▶ [Exercises]:
1. In the article about the "1,000 to 1" filming, can you write out the passage that begins at the words "Such was the" and stops after "in Weissman’s life.", switching "freshman year" to "sophomore year"?
2. How would you render this sentence from the article about the "1,000 to 1" filming in Spanish: "It misses again, but the crowd bursts into applause."
3. Do these statements agree with the article about the "1,000 to 1" filming? Answer each with yes or no, and quote the words that decide it.
(a) The movie extras sat in bleachers in Bream Gym.
(b) The real-life Weissman missed both of his free throws.
(c) Henrie plays a Gettysburg College student.

▶ [Provided text]:
##############################

That’s a wrap!: “1,000 to 1” cast reflects on filming experience in final days of production
By Jennifer Kiebach, News and Web Editor
As he stands at the free throw line, the tension in the warm gym is palpable. He makes his first shot, and it bounces out of the basket. The crowd lets out a collective, disappointed sigh.
He faces the basket again, lets out a breath, and prepares for his final chance at the shot. The crowd and the players on the opposing team watch the ball as it flies toward the net.
It misses again, but the crowd bursts into applause.
The player is David Henrie, and the crowd is a handful of movie extras huddled in a section of bleachers in Bream Gym. Even though Henrie missed the shot, he will have plenty of chances to get it right for the camera.
“I missed that one like a champ,” he joked when the ball bounces out of the net after yet another failed attempt. “I hope you guys got that.”
Such was the scene Oct. 19 during one of the last days of filming for “1,000 to 1: The Cory Weissman Story.” Henrie portrays Gettysburg College student and basketball player
Cory Weissman, who suffered a stroke at the end of his freshman year. The scene being filmed was one of the key moments in the film, and in Weissman’s life.
Unlike Henrie, the real-life Weissman made the free throw on his second attempt. This one point, and the events leading up to it, rocketed Weissman to college sports stardom and inspired producers to create a movie about his experiences.

##############################

▶ [Data excerpt]:

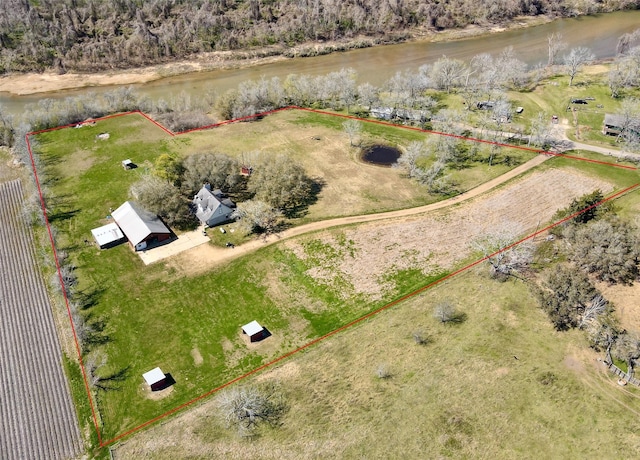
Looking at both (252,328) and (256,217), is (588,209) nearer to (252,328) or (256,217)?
(256,217)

##############################

▶ [Solution set]:
1.
Such was the scene Oct. 19 during one of the last days of filming for “1,000 to 1: The Cory Weissman Story.” Henrie portrays Gettysburg College student and basketball player
Cory Weissman, who suffered a stroke at the end of his sophomore year. The scene being filmed was one of the key moments in the film, and in Weissman’s life.

2. Vuelve a fallar, pero el público estalla en aplausos.

3.
(a) Yes: "a handful of movie extras huddled in a section of bleachers in Bream Gym"
(b) No: "the real-life Weissman made the free throw on his second attempt"
(c) Yes: "Henrie portrays Gettysburg College student and basketball player"